Day 05-Indian speciality tours : Sunday Steam into Sawai Madhopur to spend the day in the wilds of Ranthambor National Park, which is home to the royal Bengal tiger, the stateliest of the big cats. As it moves through the underbrush, its tawny gold hide striped with bands of black, the jungle stands to attention. Ranthambor is also very picturesque.

A number of lakes form the shallow lands where tiger sightings are quite common, and where herds of deer can be seen foraging while crocodiles bask in the sun. The hills ring the park, and in the distance the ramparts of Ranthambor fort create a dramatic silhouette.

Once, this was the scene for fierce battles, and for fiery jauhars, but all that is of the past now, though former hunting lodges such as Jogi Mahal, close to the lakes, is still in a great state of preservation.

Ranthambor is particularly well known for its tiger sightings because the undisturbed environs and the spreading, shallow lakes provide them the surroundings best suited to their needs, and therefore sightings by day time are quite common.

Day 06-Golden tringle tours : Monday In time, the Sisodias also laid the foundation for a new kingdom - Udaipur - situated by Lake Pichola, where the impressive City Palace was lavished with aesthetic embellishments, and the art of miniature paintings was encouraged in its ateliers.
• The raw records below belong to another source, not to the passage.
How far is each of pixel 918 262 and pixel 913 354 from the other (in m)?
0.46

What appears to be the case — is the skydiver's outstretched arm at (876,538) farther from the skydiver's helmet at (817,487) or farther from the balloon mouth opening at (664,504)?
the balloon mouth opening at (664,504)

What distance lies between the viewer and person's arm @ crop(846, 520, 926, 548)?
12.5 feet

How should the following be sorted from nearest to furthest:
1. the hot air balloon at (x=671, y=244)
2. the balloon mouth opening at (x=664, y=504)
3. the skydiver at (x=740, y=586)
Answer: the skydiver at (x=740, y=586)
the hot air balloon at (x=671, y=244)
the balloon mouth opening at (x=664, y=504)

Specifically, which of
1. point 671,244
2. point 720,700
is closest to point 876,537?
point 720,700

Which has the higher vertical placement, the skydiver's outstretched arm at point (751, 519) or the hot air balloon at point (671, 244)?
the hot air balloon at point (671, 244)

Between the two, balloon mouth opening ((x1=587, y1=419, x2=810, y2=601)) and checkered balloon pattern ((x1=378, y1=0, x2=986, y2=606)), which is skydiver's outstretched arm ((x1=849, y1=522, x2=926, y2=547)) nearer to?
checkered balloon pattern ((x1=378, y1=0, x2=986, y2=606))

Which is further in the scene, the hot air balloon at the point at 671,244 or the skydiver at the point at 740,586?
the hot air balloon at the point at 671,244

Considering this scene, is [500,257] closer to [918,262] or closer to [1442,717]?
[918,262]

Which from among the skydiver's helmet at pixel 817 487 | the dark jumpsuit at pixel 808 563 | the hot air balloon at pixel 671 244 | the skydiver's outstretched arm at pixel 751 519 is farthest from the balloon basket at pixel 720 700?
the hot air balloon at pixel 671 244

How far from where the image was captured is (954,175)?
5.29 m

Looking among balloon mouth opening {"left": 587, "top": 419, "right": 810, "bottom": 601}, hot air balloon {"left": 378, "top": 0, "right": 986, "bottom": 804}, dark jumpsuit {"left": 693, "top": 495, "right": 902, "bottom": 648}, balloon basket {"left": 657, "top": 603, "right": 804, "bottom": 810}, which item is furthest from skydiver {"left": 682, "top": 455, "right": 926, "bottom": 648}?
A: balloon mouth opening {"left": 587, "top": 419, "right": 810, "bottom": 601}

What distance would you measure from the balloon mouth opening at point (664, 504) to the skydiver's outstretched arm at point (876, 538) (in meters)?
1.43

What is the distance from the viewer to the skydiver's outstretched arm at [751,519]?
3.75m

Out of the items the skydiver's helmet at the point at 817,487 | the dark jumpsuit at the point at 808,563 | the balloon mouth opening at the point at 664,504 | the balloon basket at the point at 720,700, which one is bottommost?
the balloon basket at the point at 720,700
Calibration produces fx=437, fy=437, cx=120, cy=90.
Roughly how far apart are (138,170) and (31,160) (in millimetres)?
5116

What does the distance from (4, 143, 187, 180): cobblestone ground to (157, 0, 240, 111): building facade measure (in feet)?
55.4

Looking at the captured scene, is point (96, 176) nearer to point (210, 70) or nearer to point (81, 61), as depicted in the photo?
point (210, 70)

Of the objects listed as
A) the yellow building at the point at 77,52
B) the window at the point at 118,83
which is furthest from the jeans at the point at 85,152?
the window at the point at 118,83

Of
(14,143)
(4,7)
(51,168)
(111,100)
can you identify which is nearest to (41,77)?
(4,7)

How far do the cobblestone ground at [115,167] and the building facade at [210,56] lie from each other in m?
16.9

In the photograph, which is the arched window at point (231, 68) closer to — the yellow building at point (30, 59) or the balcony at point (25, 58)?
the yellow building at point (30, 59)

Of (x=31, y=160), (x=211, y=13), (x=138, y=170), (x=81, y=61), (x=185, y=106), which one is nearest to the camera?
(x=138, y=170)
Day 07-Golden tringle tours : If it's Tuesday It must be Bharatpur. Arrive at 06:30 hrs at a royal kingdom where the Jats, rather than the Rajputs, ruled. Bharatpur's Jat history is not too old, with Suraj Mal establishing a firm stronghold in the region contested by both the Rajputs and the Mughals. Suraj Mal's exploits are legendary, and the fort, Lohagarh, or iron fort, has a history that recounts it with pride.

Day 08-Golden tringle tours : Wednesday You're back in Delhi as early as 06:00 hrs where, after breakfast on board the train, you descend to the humdrum existence of modern life, with only royal memories to retain for the rest of your lifetime.